Multiple Sclerosis (MS)
Multiple sclerosis is an autoimmune neurological disease characterized by the destruction of the myelin sheaths (nerve insulators) on neurons in the central nervous system. Its symptoms can vary, but eye pain, difficulty balancing, and numbness, tingling, and weakness in limbs are common. Attacks are “multiple” over time and/or location in the nervous system.
Multiple sclerosis (MS) is a neurodegenerative disease characterized by what is most likely an autoimmune attack on the central nervous system. The most well-known aspect of MS (and the reason for its name) is the destruction of the myelin sheaths that insulate neurons, which results in the formation of lesions throughout the brain and spinal cord. The myelin sheath forms the insulation around axons of neurons, and allows efficient propagation of electrical impulses from one neuron to the next. Their destruction slows down or stops electrical conduction, leading to the neurological deficits seen in the condition. 
The main symptoms of multiple sclerosis are optic neuritis, blurred or double vision, instability/dizziness, numbness or tingling in limbs, weakness in limbs muscle spasticity, incontinence. The main signs of multiple sclerosis are lesions in the central nervous system.
No single piece of information is sufficient for diagnosing MS. In order for a clinician to make an MS diagnosis, they must (a) observe lesions in ≥2 areas of the central nervous system and (b) find evidence that these lesions formed at different points in time. More details about the diagnosis of MS can be found here.
Drugs are the primary treatment for MS. Drugs are used to either (a) reduce the rate of disease progression or the rate of relapse; (b) manage relapses by speeding recovery; or (c) treat specific symptoms.
Vitamin D, vitamin A, biotin, and L-carnitine have all been studied for multiple sclerosis. Although all of them could potentially have effects on the disease (i.e., there are plausible mechanisms for them to improve MS), no research thus far has been tremendously compelling.
There hasn’t been much research on diet and MS, but it’s been hypothesized that hypercaloric and proinflammatory diets (like the Western diet) may be harmful for MS. Additionally, individuals who are obese (BMI≥30 kg/m2) in early life (childhood to young adulthood) have about double the risk of developing MS as individuals who are not obese (BMI<30 kg/m2) during this time period.

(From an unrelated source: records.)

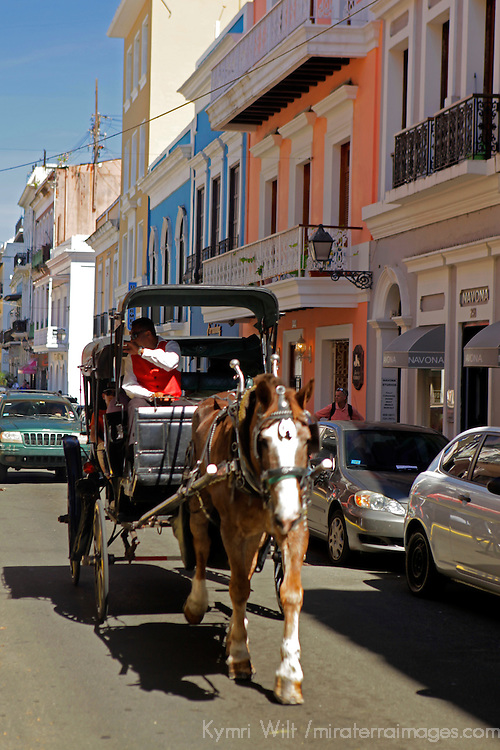 USA, Puerto Rico, San Juan. Horse-drawn Carriage in San Juan, Puerto Rico.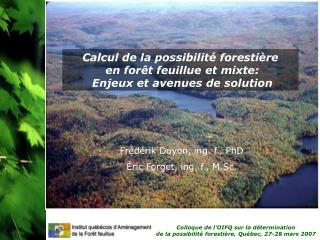 Calcul de la possibilité forestière  en forêt feuillue et mixte:  Enjeux et avenues de solution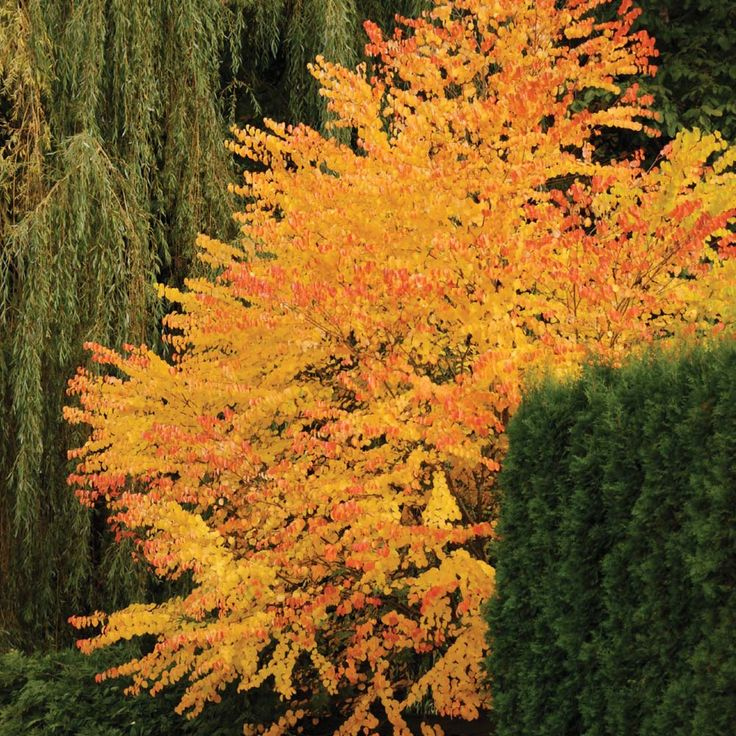 Yes, A Tree That Smells Of Cotton Candy Katsura tree- good in clay soils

Cannabinoids can bind to receptors throughout the brain and body and play a role in motor control, inflammation, and cognition. So far, it seems that cannabis (or synthetic cannabinoids) can slightly reduce pain and bladder dysfunction, and many patients report improvements, but these outcomes can’t be measured objectively. It’s not clear if cannabis improves cognitive symptoms beyond any mood-elevating properties.
The immune system is heavily involved in the development of MS, but it’s not clear what provokes this response in the first place. Genetics, viral infections, and other environmental factors have all been connected to MS in observational research. Psychological stress (e.g., parental divorce and extreme grief) may also predispose people to the disease.